::: Extract provided

Sunday, March 19, 2006

RMC's Wise Decision to Drop Lower Forms

RMC’s Wise Decision to Drop Lower Forms

(From the Sun Weekend edition, February 18, 2006)

The decision by the Ministry of Defense to eliminate Forms I-III and re-institute Sixth Form at the Royal Military College is wise. I hope this is just the beginning of the innovations, and that other residential schools would follow RMC’s lead.

By eliminating the lower forms, RMC would effectively double its output for the same resources. Besides, children at that age are too young and psychologically very vulnerable to be separated from the support and nurturing of their family. By bringing back Sixth Form, RMC would have its own matriculation program. This would be considerably cheaper and far more effective then the current matrikulasi.

As I wrote in my book, An Education System Worthy of Malaysia, our residential schools get the best students and teachers, and consume more than their fair share of resources. Despite that, their aggregate results are disappointing.

Visit any leading university, and the Malaysians there are more likely to come from other than our residential schools. Our elite too are shunning these schools, opting for private schools locally or even abroad. The Deputy Prime Minister sends his daughter abroad for her matriculation. The clamor for expanding international schools also reflects this sentiment.

::::::

[Exercises to complete]
1) Translate this sentence from the RMC article into Spanish: "Our elite too are shunning these schools, opting for private schools locally or even abroad."
2) According to the RMC article, what do residential schools get or consume? List every item.
3) Answer these questions using the RMC article:
(a) In which publication and on what date did the piece first appear?
(b) Which forms will the Ministry of Defense decision eliminate at the Royal Military College?
(c) Where does the Deputy Prime Minister send his daughter for her matriculation?
The records that come after the RMC article are separate material and have no connection to it.

::: Provided material

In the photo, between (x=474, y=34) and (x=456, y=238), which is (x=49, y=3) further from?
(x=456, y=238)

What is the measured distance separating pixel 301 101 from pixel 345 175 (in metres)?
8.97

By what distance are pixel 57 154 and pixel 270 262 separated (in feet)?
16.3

::::::

[Outputs by task]
1) Nuestra élite también está rehuyendo estas escuelas y opta por escuelas privadas en el país o incluso en el extranjero.

2)
- The best students
- The best teachers
- More than their fair share of resources

3)
(a) The Sun Weekend edition, February 18, 2006
(b) Forms I-III
(c) Abroad